Les dispositions d’un document local d’urbanisme (POS, PLU) interdisant le lotissement sont illégales

Dans un arrêt rendu le 27 juillet 2012, le Conseil d’Etat a jugé que les dispositions d’un document local d’urbanisme (POS, PLU) qui interdisent par principe ou limitent la faculté reconnue à tout propriétaire de lotir son terrain sont illégales.

Il s’agissait en l’espèce du plan d’occupation des sols (POS) de la commune de Callian (Var), qui interdisait tout lotissement en zone NB (zone naturelle urbanisée de fait).

Le Conseil d’Etat juge « qu’en interdisant par principe les lotissements dans une ou plusieurs zones qu’il délimite, le règlement d’un plan d’occupation des sols ou d’un plan local d’urbanisme édicte des règles qui excèdent celles que la loi l’autorise à prescrire ».

En conséquence, l’opposition du maire à la déclaration préalable à un lotissement déposée par le propriétaire d’un terrain situé dans cette zone a été jugée illégale.

Observations :

Pour la première fois, le Conseil d’Etat affirme expressément que les dispositions d’un document local d’urbanisme (anciens POS ou PLU) qui interdisent le lotissement dans une ou plusieurs zones sont illégales, infirmant ainsi la position contraire adoptée par certaines cours d’appel (par exemple, CAA Versailles, 6 novembre 2008, n° 07VE01753, société foncière de l’Ouest).

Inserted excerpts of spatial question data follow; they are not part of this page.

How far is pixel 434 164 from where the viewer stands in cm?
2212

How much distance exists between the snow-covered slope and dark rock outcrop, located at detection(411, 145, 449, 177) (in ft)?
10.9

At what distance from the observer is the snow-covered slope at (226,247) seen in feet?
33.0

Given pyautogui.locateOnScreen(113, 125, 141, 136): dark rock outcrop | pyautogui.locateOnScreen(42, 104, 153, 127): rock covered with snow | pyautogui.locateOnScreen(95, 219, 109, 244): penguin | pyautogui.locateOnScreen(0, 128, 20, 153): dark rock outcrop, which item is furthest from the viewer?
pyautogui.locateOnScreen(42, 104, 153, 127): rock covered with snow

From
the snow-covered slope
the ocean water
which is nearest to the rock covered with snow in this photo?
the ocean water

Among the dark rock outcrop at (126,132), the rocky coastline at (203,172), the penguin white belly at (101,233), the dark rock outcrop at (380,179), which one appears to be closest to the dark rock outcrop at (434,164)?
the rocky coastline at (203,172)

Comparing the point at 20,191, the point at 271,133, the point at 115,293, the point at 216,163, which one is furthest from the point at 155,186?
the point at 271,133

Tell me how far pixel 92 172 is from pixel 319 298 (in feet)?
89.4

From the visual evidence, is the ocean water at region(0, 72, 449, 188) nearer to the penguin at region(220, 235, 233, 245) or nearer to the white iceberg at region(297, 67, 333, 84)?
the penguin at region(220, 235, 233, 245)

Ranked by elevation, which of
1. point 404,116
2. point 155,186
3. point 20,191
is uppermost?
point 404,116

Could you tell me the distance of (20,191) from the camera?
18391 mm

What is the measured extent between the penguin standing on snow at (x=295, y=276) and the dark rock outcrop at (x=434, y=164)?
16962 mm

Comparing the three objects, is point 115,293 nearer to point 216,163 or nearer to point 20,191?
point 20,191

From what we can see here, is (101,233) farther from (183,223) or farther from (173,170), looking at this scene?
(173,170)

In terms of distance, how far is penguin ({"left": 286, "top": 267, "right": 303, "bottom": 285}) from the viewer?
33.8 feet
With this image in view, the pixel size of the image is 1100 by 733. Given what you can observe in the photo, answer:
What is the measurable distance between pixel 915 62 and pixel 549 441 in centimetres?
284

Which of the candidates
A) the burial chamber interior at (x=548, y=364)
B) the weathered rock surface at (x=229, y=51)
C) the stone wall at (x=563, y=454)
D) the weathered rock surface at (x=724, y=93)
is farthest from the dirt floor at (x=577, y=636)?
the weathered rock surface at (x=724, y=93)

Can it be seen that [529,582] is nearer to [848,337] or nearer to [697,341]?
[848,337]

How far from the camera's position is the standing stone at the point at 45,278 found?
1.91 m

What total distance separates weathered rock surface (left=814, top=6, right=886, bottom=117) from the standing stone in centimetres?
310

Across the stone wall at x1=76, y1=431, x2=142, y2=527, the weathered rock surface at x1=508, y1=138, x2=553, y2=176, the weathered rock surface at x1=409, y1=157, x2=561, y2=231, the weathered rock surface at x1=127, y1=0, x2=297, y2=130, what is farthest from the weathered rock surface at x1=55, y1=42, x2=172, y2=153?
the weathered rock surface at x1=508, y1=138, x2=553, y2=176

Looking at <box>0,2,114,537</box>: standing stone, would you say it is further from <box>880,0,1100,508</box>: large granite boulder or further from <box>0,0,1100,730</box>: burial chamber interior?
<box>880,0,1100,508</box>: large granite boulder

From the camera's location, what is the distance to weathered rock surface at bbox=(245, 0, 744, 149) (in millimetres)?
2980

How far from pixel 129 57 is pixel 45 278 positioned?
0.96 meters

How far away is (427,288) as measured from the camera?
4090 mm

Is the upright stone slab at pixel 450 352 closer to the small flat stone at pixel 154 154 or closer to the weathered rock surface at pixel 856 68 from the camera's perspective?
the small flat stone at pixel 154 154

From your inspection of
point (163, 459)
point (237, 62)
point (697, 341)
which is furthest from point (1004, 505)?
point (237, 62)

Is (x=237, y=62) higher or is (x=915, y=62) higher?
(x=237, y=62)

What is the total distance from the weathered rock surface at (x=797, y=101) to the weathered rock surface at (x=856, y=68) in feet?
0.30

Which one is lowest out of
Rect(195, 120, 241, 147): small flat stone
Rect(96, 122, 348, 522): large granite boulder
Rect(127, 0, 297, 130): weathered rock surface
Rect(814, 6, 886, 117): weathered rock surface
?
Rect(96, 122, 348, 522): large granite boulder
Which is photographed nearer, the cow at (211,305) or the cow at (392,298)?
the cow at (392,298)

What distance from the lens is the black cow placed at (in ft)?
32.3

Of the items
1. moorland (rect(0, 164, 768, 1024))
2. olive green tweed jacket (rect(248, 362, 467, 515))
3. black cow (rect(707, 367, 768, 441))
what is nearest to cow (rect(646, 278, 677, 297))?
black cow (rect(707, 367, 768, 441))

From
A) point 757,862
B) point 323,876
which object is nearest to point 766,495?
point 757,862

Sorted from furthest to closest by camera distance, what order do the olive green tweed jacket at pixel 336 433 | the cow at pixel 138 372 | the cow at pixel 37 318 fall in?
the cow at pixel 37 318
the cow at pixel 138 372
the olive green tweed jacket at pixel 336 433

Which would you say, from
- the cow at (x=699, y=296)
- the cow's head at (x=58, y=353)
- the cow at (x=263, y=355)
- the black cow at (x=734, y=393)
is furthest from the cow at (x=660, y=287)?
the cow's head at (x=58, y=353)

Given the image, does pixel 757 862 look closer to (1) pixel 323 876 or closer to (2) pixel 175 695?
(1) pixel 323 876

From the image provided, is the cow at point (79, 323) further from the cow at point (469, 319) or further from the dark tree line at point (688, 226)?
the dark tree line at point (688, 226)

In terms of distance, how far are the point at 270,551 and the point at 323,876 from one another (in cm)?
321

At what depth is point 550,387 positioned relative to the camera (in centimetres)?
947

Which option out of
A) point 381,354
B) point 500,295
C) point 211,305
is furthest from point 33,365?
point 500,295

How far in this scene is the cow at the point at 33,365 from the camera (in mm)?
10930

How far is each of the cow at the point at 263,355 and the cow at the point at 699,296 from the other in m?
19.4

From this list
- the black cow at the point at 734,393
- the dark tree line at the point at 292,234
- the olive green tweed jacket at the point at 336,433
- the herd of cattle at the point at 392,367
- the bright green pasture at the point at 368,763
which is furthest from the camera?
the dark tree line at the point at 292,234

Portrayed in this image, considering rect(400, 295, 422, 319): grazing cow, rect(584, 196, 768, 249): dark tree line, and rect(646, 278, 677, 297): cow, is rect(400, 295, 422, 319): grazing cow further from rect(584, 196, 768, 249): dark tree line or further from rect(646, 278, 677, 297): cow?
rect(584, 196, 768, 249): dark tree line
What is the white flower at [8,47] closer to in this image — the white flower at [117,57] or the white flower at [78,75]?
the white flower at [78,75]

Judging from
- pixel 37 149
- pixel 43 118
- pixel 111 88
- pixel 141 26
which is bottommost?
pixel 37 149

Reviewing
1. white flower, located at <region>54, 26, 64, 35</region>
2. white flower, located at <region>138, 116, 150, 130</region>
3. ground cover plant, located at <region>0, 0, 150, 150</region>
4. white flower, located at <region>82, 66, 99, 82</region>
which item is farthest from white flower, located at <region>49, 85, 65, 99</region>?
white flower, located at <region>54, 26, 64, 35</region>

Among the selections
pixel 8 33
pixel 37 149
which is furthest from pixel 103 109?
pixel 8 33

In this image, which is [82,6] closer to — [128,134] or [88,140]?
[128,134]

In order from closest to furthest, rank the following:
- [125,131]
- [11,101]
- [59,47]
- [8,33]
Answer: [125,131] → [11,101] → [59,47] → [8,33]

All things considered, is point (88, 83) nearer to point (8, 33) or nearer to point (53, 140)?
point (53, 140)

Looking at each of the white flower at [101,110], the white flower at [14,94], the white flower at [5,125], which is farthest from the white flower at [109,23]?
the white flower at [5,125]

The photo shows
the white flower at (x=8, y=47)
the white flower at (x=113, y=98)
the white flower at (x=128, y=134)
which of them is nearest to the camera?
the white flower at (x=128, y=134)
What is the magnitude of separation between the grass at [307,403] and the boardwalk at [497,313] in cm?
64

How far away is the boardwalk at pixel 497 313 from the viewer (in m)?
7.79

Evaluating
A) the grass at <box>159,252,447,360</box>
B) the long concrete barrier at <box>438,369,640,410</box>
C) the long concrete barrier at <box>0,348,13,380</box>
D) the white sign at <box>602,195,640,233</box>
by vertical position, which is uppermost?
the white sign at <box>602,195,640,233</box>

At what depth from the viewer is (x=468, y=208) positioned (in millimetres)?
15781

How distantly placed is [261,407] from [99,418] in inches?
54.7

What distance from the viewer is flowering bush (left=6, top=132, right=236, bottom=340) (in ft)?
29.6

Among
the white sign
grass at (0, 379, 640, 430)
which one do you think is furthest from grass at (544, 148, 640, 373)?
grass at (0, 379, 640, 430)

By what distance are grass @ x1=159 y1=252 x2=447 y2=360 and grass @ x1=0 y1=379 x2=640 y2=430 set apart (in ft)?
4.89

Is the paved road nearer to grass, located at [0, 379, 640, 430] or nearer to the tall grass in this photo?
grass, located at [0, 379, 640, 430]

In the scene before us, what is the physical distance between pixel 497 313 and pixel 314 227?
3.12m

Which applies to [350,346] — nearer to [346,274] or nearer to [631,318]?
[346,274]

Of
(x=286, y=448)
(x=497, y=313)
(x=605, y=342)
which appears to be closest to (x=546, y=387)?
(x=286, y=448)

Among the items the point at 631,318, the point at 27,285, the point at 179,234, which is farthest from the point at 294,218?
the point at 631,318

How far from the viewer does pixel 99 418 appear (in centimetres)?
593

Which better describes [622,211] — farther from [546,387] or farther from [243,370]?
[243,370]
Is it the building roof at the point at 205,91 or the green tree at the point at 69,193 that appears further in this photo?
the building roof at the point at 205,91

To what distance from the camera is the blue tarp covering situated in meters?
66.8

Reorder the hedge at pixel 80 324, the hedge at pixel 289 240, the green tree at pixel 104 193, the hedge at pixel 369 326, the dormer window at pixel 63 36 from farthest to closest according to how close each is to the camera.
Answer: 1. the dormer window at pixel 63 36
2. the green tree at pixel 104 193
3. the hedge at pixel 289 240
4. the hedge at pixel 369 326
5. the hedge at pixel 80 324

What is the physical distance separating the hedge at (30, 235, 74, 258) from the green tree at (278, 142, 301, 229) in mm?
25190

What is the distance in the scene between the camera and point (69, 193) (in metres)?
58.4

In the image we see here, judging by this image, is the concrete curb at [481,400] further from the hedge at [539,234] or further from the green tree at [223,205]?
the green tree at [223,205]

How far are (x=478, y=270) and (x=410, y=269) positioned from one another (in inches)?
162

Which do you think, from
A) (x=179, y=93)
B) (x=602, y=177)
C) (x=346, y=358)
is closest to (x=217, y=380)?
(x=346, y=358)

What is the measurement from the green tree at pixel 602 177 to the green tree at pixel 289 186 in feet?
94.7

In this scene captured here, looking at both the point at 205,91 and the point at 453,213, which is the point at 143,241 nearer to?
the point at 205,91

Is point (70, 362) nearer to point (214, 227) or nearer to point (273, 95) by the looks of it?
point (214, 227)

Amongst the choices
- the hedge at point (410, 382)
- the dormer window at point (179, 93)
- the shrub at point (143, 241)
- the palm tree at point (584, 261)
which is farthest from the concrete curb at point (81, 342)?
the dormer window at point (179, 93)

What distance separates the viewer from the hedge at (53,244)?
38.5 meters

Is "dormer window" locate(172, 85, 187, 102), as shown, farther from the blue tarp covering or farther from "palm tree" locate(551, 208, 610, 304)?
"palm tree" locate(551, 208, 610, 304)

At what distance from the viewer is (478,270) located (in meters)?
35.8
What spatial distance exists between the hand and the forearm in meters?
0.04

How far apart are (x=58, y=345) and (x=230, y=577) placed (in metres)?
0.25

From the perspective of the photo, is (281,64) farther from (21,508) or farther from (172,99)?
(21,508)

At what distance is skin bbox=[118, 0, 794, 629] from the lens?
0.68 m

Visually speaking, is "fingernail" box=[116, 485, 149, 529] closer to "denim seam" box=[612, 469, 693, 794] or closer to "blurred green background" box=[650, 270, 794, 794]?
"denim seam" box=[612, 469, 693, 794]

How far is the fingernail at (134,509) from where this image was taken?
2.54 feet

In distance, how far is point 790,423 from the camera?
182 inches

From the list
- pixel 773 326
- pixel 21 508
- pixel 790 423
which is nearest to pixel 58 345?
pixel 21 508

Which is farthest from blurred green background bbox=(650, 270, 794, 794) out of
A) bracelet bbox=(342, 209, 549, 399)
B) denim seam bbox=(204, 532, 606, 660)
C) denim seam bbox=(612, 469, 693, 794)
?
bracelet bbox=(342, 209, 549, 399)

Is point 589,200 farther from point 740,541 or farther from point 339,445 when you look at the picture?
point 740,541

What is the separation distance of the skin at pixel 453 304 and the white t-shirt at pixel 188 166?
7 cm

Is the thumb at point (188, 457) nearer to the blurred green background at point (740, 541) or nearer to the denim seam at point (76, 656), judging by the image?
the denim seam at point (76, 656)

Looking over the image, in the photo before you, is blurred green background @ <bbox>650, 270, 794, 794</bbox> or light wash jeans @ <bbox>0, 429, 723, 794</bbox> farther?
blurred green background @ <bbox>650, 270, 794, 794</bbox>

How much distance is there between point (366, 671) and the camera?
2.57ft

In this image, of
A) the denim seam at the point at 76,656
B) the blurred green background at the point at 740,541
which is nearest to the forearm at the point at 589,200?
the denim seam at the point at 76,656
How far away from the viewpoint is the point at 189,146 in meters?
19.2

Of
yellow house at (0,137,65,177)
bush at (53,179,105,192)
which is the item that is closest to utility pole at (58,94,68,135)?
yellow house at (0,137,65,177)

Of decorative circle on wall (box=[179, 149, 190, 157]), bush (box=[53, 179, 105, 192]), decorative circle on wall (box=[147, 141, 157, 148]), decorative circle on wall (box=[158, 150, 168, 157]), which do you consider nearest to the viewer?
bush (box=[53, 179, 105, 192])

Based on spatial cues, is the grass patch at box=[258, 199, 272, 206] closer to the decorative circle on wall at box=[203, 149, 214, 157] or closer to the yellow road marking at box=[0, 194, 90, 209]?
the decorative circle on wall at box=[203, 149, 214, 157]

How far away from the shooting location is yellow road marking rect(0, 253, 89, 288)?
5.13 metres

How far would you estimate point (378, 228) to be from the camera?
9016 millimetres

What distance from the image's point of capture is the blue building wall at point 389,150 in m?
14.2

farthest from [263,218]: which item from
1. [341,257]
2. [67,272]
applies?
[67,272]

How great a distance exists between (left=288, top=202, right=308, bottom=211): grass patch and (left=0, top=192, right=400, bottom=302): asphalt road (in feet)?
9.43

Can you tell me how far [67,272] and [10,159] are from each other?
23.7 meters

Cette illégalité avait déjà été dénoncée par le ministère chargé de l’urbanisme, en dernier lieu dans une réponse ministérielle de 2010 (Rép. min. n° 2916 : JO Sénat, Q, 11 février 2010, p. 327). Le ministère s’appuyait sur des décisions du Conseil d’Etat ayant jugé que les documents d’urbanisme ne peuvent porter que sur des règles de fond et non sur des procédures, or, le lotissement est une procédure de division. Il rappelait également l’obligation des autorités compétentes de s’abstenir d’appliquer de telles interdictions en raison de leur illégalité.

Le Conseil d’Etat confirme donc la position du ministère, mais sans faire ressortir clairement la distinction entre règles de fonds et procédures. Il constate qu’aucune disposition légale ne donne compétence aux auteurs du document local d’urbanisme pour interdire par principe ou pour limiter la faculté reconnue aux propriétaires de procéder à un lotissement dans les conditions fixées par le Code de l’urbanisme, faculté qui participe de l’exercice de leur droit à disposer de leurs biens, dont il appartient au seul législateur de fixer les limites. L’article 544 du code civil dispose en effet que la propriété est le droit de jouir et disposer des choses de la manière la plus absolue et l’article 17 de la Déclaration des droits de l’Homme et du citoyen qualifie la propriété de « droit inviolable et sacré ».